The team realized that their equipment wasn’t up to dealing with these unpredictable changes. So, the project was hastily abandoned in 1992, 22 years after it had started.
Researchers learned some fascinating things before the Kola Superdeep Borehole was sealed up. One example of this is tiny fossils of marine plants that were found four miles below the surface.
As surprising as it that they were intact, the depth at which they were found was dated to being more than two billion years old. But, another exciting discovery was about to reveal itself…
At the farthest reaches of the Kola Superdeep Borehole, researchers and scientists had measured seismic waves and predicted that the rock underneath Earth’s surface gradually changes from granite to basalt at around two to four miles beneath our feet.
However, experts were blindsided when they learned that this wasn’t the case at all — or at least not on the Kola Peninsula.
Imagine the researcher’s surprise when they only found granite — even in the deepest depths of the massive borehole. After careful study, they tried to explain that the change that they had detected in the seismic waves was actually due to metamorphic differences in the rock.
But they were so very wrong. And, to add more confusion, they also discovered flowing water miles beneath the earth — something that nobody had predicted.
While some groups immediately tried to explain the newly-discovered subterranean water as proof of the floods in the Bible, scientists have their own theory.
Researchers believe that this strange phenomenon is due to massive pressure forcing oxygen and hydrogen atoms out of the rock. After the atoms had been squeezed out, impermeable rocks trapped the water beneath the surface.
Coincidently, the closure of the Kola Superdeep Borehole coincides with the fall of the Soviet Union. By 1995, the ambitious project was shut down permanently.

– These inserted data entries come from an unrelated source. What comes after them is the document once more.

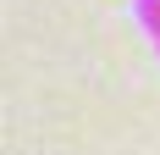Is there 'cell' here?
<instances>
[{
  "label": "cell",
  "mask_w": 160,
  "mask_h": 155,
  "mask_svg": "<svg viewBox=\"0 0 160 155\" xmlns=\"http://www.w3.org/2000/svg\"><path fill=\"white\" fill-rule=\"evenodd\" d=\"M132 22L144 28L149 45H160V0H132Z\"/></svg>",
  "instance_id": "6da1fadb"
},
{
  "label": "cell",
  "mask_w": 160,
  "mask_h": 155,
  "mask_svg": "<svg viewBox=\"0 0 160 155\" xmlns=\"http://www.w3.org/2000/svg\"><path fill=\"white\" fill-rule=\"evenodd\" d=\"M155 56H160V45H155Z\"/></svg>",
  "instance_id": "7a4b0ae2"
}]
</instances>
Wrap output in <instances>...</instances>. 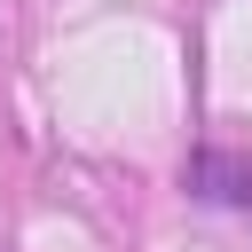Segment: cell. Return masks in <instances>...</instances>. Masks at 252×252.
Masks as SVG:
<instances>
[{"instance_id": "obj_1", "label": "cell", "mask_w": 252, "mask_h": 252, "mask_svg": "<svg viewBox=\"0 0 252 252\" xmlns=\"http://www.w3.org/2000/svg\"><path fill=\"white\" fill-rule=\"evenodd\" d=\"M181 181L205 205H252V158H236V150H197L181 165Z\"/></svg>"}]
</instances>
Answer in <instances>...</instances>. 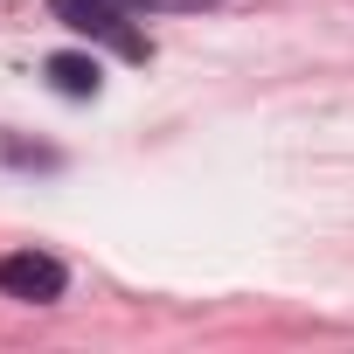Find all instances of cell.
I'll return each mask as SVG.
<instances>
[{
    "label": "cell",
    "instance_id": "1",
    "mask_svg": "<svg viewBox=\"0 0 354 354\" xmlns=\"http://www.w3.org/2000/svg\"><path fill=\"white\" fill-rule=\"evenodd\" d=\"M49 15H56L70 35L118 49L125 63H146V56H153V42L132 28V8H125V0H49Z\"/></svg>",
    "mask_w": 354,
    "mask_h": 354
},
{
    "label": "cell",
    "instance_id": "2",
    "mask_svg": "<svg viewBox=\"0 0 354 354\" xmlns=\"http://www.w3.org/2000/svg\"><path fill=\"white\" fill-rule=\"evenodd\" d=\"M63 285H70V271L49 250H8V257H0V292L21 299V306H56Z\"/></svg>",
    "mask_w": 354,
    "mask_h": 354
},
{
    "label": "cell",
    "instance_id": "3",
    "mask_svg": "<svg viewBox=\"0 0 354 354\" xmlns=\"http://www.w3.org/2000/svg\"><path fill=\"white\" fill-rule=\"evenodd\" d=\"M49 84H56L63 97H97L104 70H97L91 56H49Z\"/></svg>",
    "mask_w": 354,
    "mask_h": 354
},
{
    "label": "cell",
    "instance_id": "4",
    "mask_svg": "<svg viewBox=\"0 0 354 354\" xmlns=\"http://www.w3.org/2000/svg\"><path fill=\"white\" fill-rule=\"evenodd\" d=\"M132 15H188V8H209V0H125Z\"/></svg>",
    "mask_w": 354,
    "mask_h": 354
}]
</instances>
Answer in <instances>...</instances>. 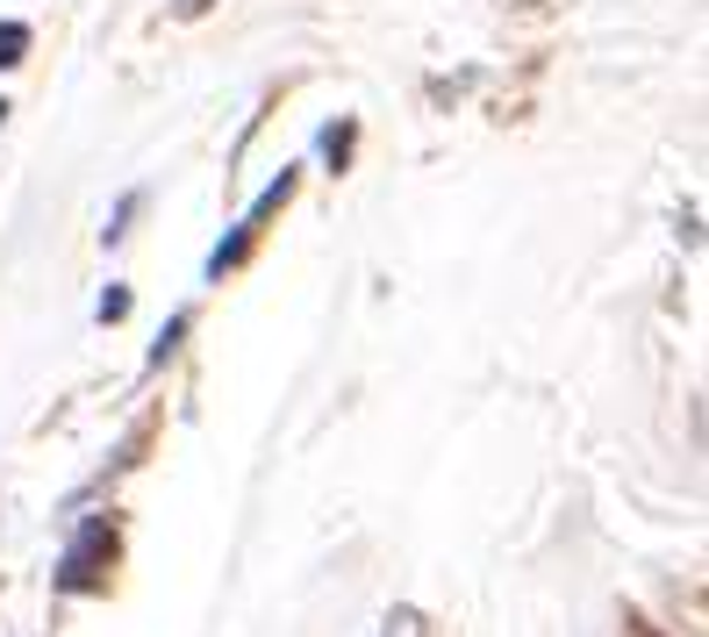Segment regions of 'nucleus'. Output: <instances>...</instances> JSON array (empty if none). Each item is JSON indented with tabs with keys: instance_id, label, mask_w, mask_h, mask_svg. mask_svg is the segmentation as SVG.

Although tourists can still see the remnants of the experiment in the nearby town of Zapolyarny, the site has been declared an environmental hazard. Impressively, the borehole remains the deepest man-made hole. Other researchers have yet to beat its record. But, the race to the center of the Earth isn’t over yet…
Drilling platforms from the International Ocean Discovery Program continue to dig deeper into the sea floor. Researchers are still battling against seemingly insurmountable obstacles, such as failing equipment and extreme temperatures.
However, it is clear that there are many, many secrets just waiting to be uncovered. Who knows what will we find at the center of the Earth.